Waste Management has a quite good dividend history, given that is has increased its dividend for ten consecutive years. Since 2007 it has returned close to $7 billion to shareholders through dividends and share buybacks. Its last dividend increase was from $1.42 to $1.46 on an annualized basis, or an 2.8% increase. At its current stock price, Waste Management has a dividend yield of about 3.3% which is among the highest in the waste industry in the U.S. Its dividend payout ratio taking into account its trailing twelve months earnings is 68%, which is relatively high but still acceptable due to the company's stable business and good profitability.
Its dividend is also supported by its cash flow generation capacity.

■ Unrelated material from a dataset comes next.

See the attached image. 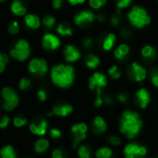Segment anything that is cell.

In the past three years, its cash flow from operating activities was stable at around $2.3 billion which was more than enough to finance its capital expenditures and dividend outflows during this period. Despite Waste Management's sound cash flow generation capacity, its cash flow visibility over the long-term could be better due to regulatory uncertainty. Given that the major component of the company's business is the collection and disposal of solid waste in an environmentally sound manner, a significant amount of its capital expenditures [capex] is related to federal, state, or local provisions that regulate the placement of materials into the environment. This adds an element of uncertainty to the company's cash flows and reduces its financial flexibility in the long haul. However, over the past few years its capex has been relatively stable between 9% and 11% of its revenues and should remain in this range if regulation does not change significantly.
The waste management business is relatively stable given its long-term relationship with customers enabling these companies to pay predictable and growing dividends over the long-term. Waste Management is one of the best options in the U.S., being the largest environmental solutions provider in North America and offers the highest dividend yield within its industry. However, it is not exposed to long-term global trends that offer better growth prospects for its European peers Veolia and Suez Environnement, thus it is only an alternative to these two companies if investors prefer a safer income stream.
Disclosure: I have no positions in any stocks mentioned, and no plans to initiate any positions within the next 72 hours. I wrote this article myself, and it expresses my own opinions. I am not receiving compensation for it (other than from Seeking Alpha). I have no business relationship with any company whose stock is mentioned in this article.